Supplied records: Begin

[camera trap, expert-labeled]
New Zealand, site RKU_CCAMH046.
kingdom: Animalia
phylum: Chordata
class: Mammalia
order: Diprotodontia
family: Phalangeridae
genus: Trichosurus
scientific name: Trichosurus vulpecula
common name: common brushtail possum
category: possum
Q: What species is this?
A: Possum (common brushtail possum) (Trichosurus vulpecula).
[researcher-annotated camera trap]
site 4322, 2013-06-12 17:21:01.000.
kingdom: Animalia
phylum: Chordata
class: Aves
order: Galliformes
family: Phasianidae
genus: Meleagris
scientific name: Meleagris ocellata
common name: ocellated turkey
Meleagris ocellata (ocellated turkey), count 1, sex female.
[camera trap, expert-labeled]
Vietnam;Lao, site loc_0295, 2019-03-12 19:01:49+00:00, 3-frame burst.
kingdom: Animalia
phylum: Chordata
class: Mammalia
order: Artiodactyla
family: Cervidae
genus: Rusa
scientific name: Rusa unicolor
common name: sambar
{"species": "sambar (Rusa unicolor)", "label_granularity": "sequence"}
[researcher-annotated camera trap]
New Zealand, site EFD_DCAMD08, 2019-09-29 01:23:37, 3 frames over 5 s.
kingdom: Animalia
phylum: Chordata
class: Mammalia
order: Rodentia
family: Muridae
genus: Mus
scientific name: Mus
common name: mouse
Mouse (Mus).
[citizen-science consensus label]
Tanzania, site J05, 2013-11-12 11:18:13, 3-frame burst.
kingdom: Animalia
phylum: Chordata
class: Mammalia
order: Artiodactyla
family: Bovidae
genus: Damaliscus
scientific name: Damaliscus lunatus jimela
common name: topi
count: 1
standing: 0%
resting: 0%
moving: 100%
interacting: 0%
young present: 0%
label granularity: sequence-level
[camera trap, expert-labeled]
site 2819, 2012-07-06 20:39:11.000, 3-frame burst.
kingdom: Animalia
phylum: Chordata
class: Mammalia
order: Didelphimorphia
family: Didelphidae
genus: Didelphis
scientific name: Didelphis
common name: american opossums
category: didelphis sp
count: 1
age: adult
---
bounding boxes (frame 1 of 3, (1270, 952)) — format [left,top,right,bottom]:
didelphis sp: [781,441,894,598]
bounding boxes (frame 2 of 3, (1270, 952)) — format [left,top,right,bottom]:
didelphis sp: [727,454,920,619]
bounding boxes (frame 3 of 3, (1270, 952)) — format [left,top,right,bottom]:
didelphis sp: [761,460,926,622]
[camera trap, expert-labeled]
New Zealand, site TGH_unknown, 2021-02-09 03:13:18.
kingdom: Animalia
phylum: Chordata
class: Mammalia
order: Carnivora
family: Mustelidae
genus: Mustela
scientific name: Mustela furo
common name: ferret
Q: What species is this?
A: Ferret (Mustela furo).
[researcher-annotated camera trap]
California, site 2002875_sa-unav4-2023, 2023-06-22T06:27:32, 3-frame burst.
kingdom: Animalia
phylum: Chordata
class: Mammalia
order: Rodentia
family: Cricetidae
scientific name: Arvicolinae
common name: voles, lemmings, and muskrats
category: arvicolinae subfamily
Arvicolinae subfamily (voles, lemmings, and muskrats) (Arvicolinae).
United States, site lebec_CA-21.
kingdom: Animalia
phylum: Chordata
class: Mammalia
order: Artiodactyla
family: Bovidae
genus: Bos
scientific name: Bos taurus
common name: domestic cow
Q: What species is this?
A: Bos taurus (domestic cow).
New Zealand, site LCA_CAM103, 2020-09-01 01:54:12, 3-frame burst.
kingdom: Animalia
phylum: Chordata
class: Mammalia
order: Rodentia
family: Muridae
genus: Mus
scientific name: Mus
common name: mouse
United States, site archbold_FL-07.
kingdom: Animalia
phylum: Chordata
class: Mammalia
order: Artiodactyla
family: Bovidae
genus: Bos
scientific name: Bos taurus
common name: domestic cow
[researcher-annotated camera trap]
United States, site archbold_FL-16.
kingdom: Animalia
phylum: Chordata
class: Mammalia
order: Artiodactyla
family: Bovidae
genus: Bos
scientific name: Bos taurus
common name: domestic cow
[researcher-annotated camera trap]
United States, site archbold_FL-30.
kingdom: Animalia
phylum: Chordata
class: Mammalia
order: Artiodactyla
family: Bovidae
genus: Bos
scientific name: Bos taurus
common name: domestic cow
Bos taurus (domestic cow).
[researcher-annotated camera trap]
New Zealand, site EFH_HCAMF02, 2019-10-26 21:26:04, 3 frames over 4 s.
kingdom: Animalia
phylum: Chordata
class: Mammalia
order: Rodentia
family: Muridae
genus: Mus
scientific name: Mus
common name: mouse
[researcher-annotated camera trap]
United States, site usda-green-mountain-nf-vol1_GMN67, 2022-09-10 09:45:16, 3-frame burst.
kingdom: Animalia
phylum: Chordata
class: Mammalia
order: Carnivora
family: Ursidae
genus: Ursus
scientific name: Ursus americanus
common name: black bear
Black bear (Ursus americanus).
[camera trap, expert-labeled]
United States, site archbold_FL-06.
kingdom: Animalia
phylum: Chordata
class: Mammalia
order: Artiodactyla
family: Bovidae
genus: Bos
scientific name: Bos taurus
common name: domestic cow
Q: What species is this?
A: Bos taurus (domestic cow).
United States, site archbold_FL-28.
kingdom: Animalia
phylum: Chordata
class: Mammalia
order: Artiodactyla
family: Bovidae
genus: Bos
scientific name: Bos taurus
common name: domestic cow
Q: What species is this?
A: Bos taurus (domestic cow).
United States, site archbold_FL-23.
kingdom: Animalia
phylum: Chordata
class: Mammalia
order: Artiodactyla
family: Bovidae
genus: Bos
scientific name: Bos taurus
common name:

Supplied records: End

#### Instructions for the task
Go through the entries. Report every line that contains the word "burst".

#### Output below
Vietnam;Lao, site loc_0295, 2019-03-12 19:01:49+00:00, 3-frame burst.
Tanzania, site J05, 2013-11-12 11:18:13, 3-frame burst.
site 2819, 2012-07-06 20:39:11.000, 3-frame burst.
California, site 2002875_sa-unav4-2023, 2023-06-22T06:27:32, 3-frame burst.
New Zealand, site LCA_CAM103, 2020-09-01 01:54:12, 3-frame burst.
United States, site usda-green-mountain-nf-vol1_GMN67, 2022-09-10 09:45:16, 3-frame burst.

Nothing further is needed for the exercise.